The pollster confirmed that he worked for a data collection service, but wondered why my professor should be paid.

A patient man, my professor explained it to him: “You want me to give you information, for free, that you are going to sell to somebody. I’m not telling you anything.”

It had not occurred to us to look at it that way. If someone telephoned us, called us sir or ma’am, and assured us they weren’t selling anything but were interested in our opinions, many of us would have gladly obliged, perhaps even thinking our input might make a difference somehow, not considering that our responses were a valued commodity we were donating gratis.

That’s the game: figuring out how to sell merchandise you get for free, snookering people who do not understand that the information they happily give up is a product sold for money.

That memory of my professor came to mind this month while Facebook, the social media behemoth with over 2 billion users, was scrambling to do damage control after the Cambridge Analytica scandal broke.

Cambridge Analytica is the data analysis company that took advantage of Facebook’s open platform on which developers can build applications that harvest data from our profiles. This data can be monetized in numerous ways. In the case of Cambridge Analytica, misappropriated data from over 50 million user profiles was used to generate psychological profiles of users and influence their behavior. Donald Trump’s 2016 presidential campaign purchased that data.

What’s important to remember, however, is that the information was not stolen. It was freely given by users of Facebook apps, who happily fill their profiles with personal information useful to marketers and advertisers. We have even been trained to report our whereabouts at all times by “checking in” to places we visit on Yelp and similar apps.

Cambridge Analytica violated its agreement with Facebook but they did not pilfer anything that hadn’t been freely given by millions of people.

We are trained to throw around information about ourselves by swiping loyalty cards, signing onto various websites using our Facebook account, “liking” and “sharing,” and taking lots and lots of personality quizzes. O Hermes! How we love to answer personal questions and be judged by some algorithm that tells us what J.R.R. Tolkien character, what flavor of ice cream, or what species of moth we are.

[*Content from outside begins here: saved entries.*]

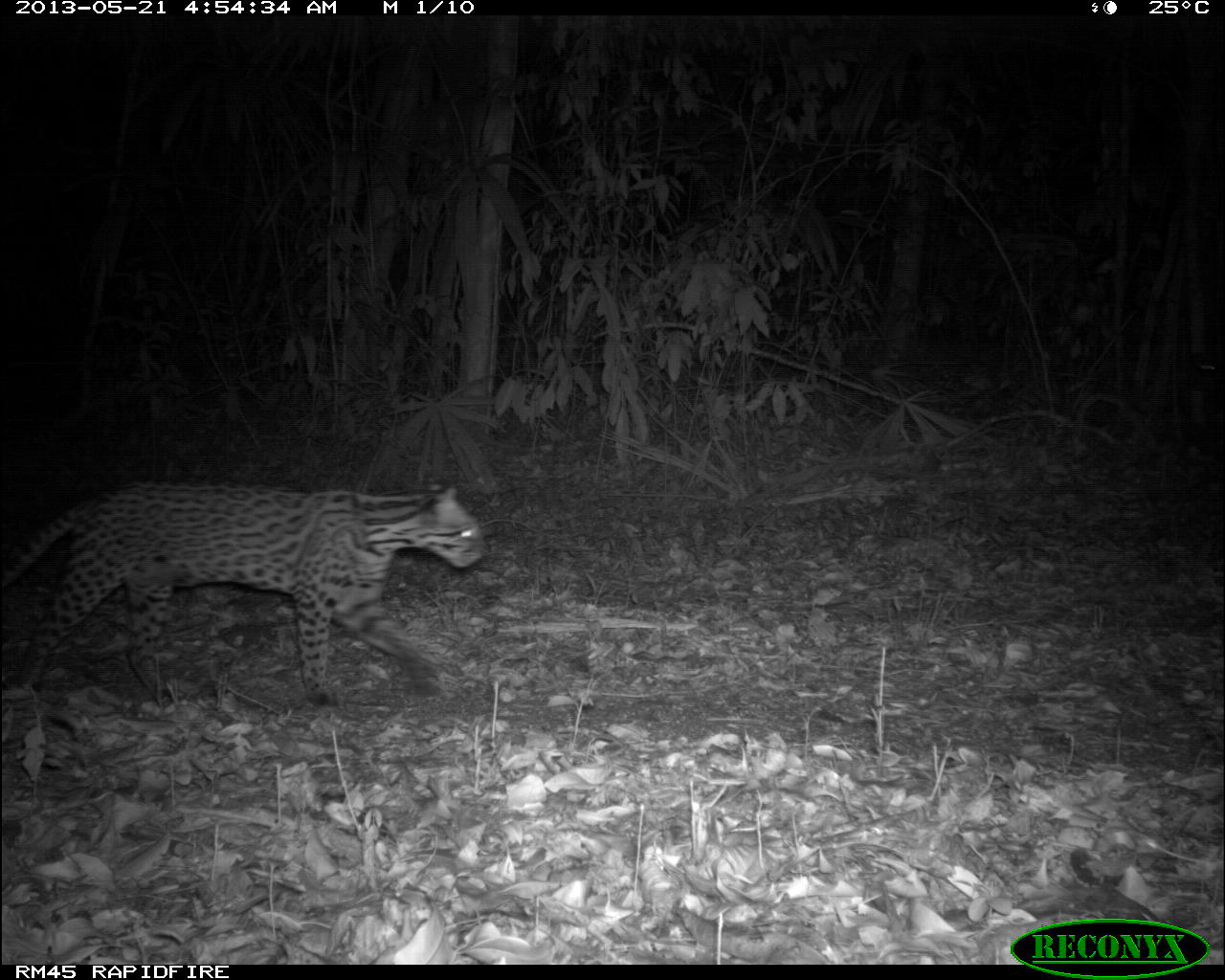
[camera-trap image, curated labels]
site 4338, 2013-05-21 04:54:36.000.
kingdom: Animalia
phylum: Chordata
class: Mammalia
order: Carnivora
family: Felidae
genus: Leopardus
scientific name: Leopardus pardalis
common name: ocelot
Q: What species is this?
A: Leopardus pardalis (ocelot).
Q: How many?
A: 1.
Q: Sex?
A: Female.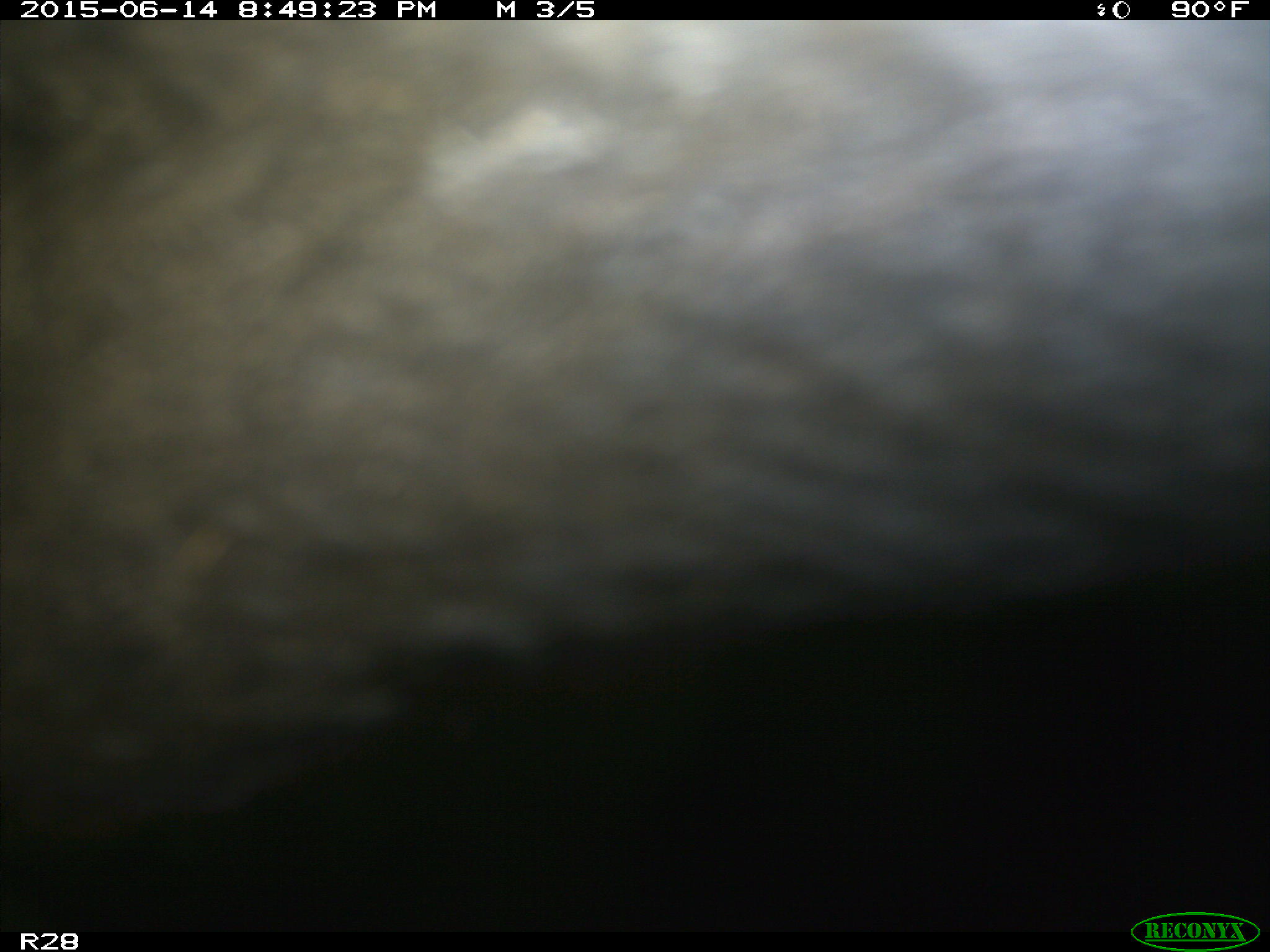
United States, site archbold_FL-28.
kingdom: Animalia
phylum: Chordata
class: Mammalia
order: Artiodactyla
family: Bovidae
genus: Bos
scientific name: Bos taurus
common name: domestic cow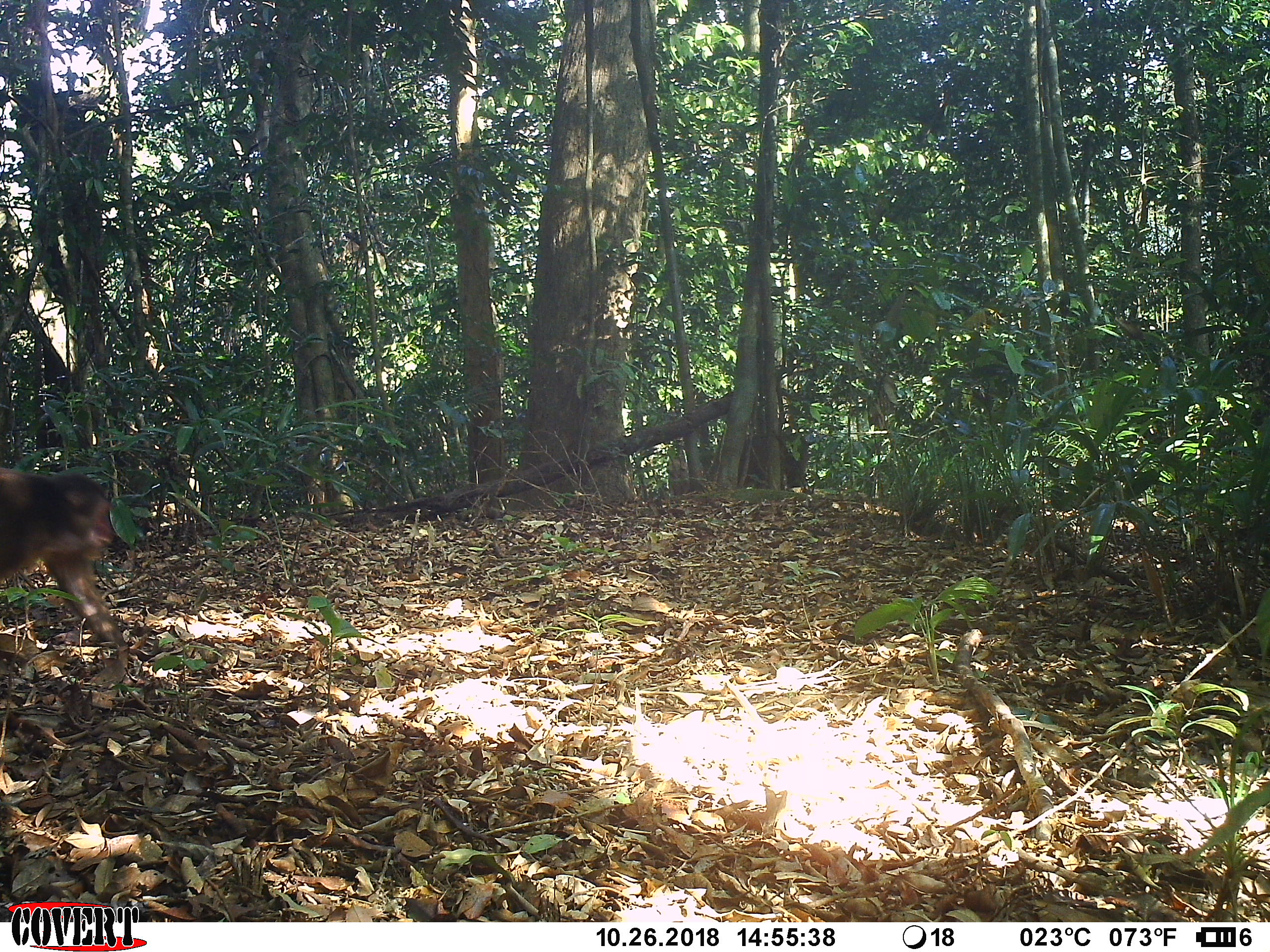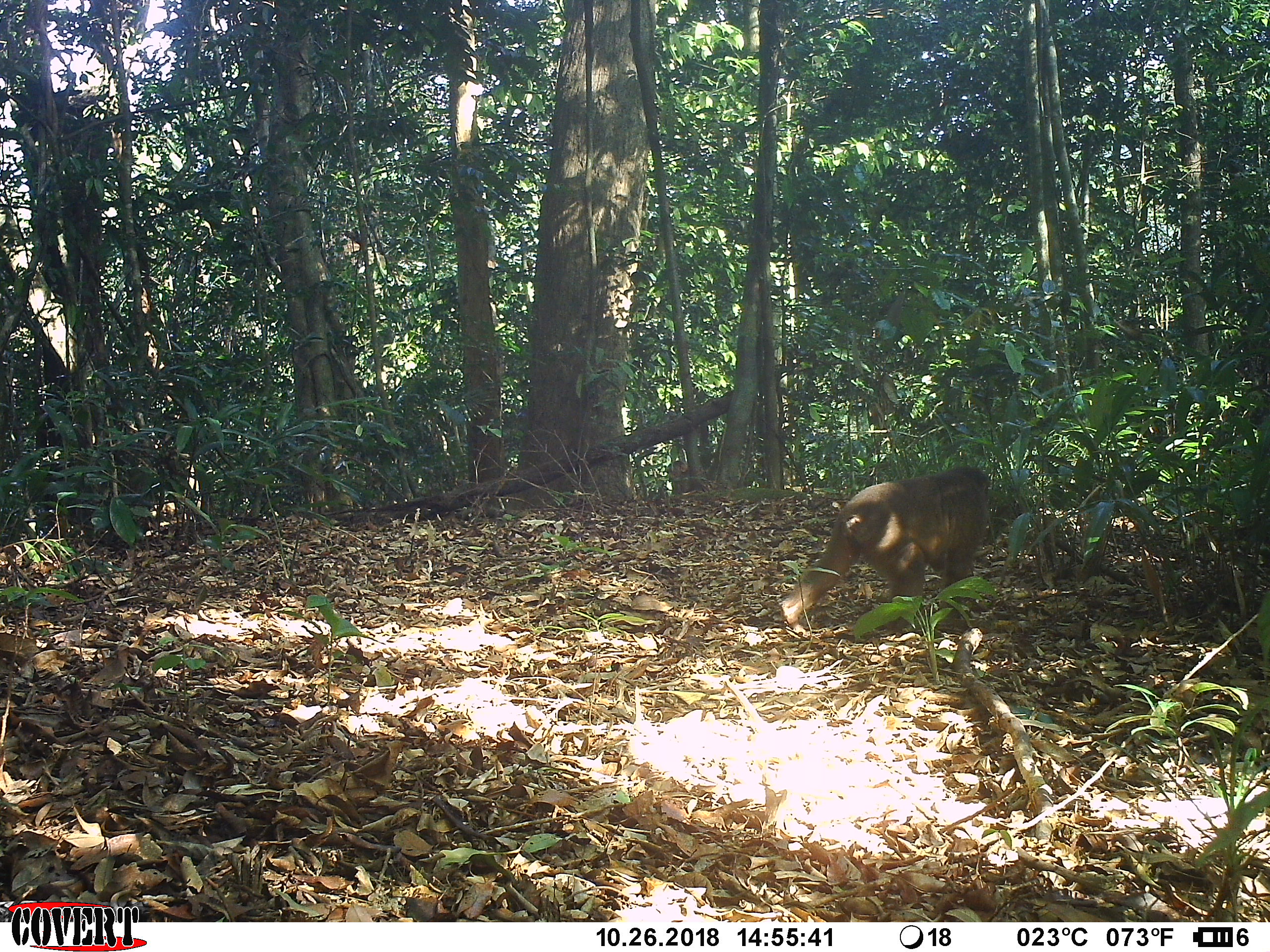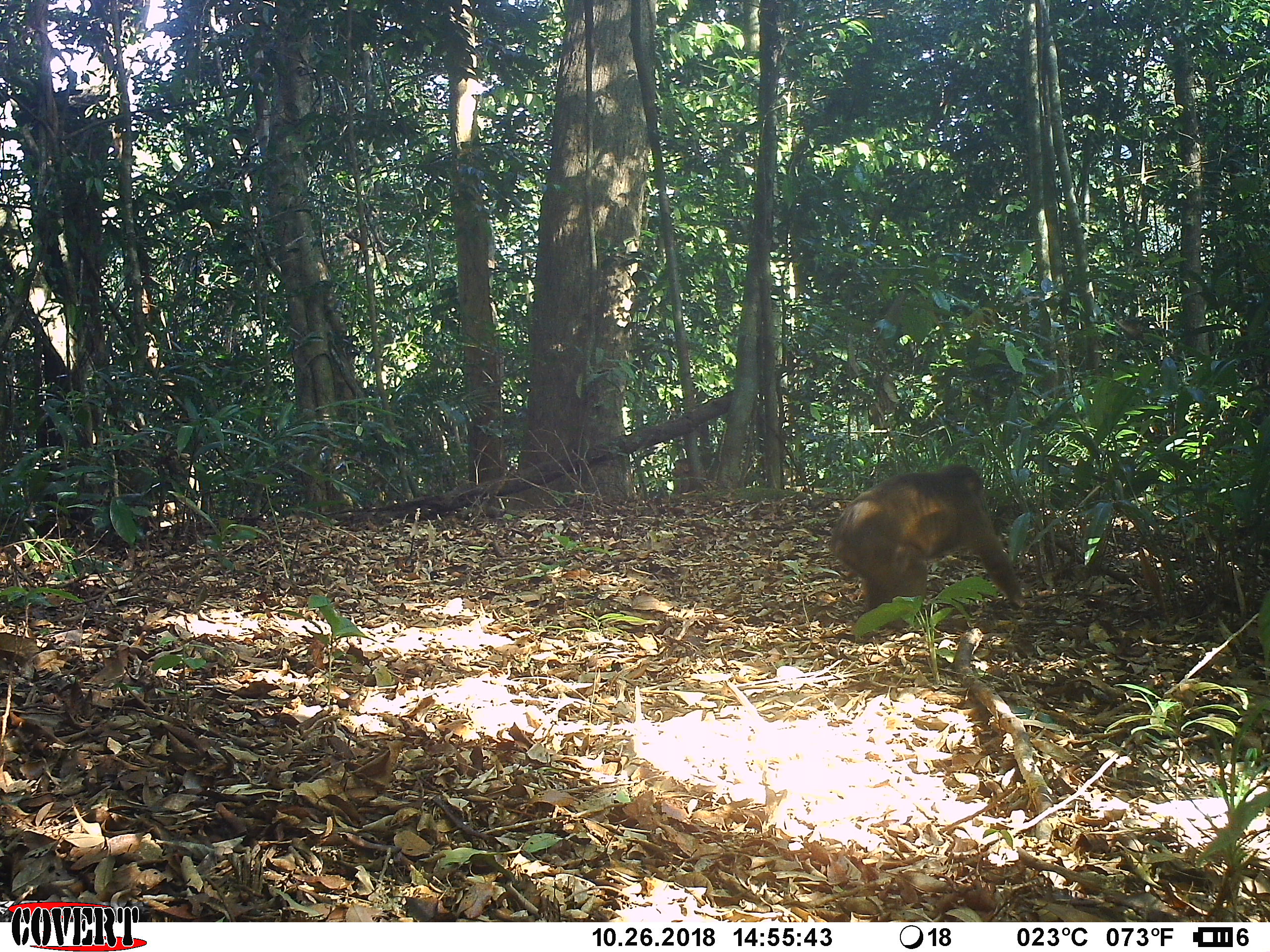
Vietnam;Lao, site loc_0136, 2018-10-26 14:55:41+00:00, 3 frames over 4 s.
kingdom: Animalia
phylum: Chordata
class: Mammalia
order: Primates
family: Cercopithecidae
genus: Macaca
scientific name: Macaca arctoides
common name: stump-tailed macaque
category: stump tailed macaque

Then we share it with all our online “friends.”  Look, I’m a Metallarcha leucodetis! Take the quiz and share your results! How foolishly we play into the hands of these hustlers.

You don’t have to delete your Facebook account, although there are excellent reasons to do exactly that.

You may yet find Facebook a useful tool, perhaps for exploring Socratic dialogue on the ambiguity of language with some guy you dimly remember from high school, or for finding interesting articles that consider politics from a dispassionate and rational perspective, or for inspiring videos of dogs that can operate Keurig coffeemakers.

If that is the case, treat your personal data like the commodity it is. It's impossible to use the internet without surrendering some data, but you don't have to disclose everything voluntarily. Demand your cut.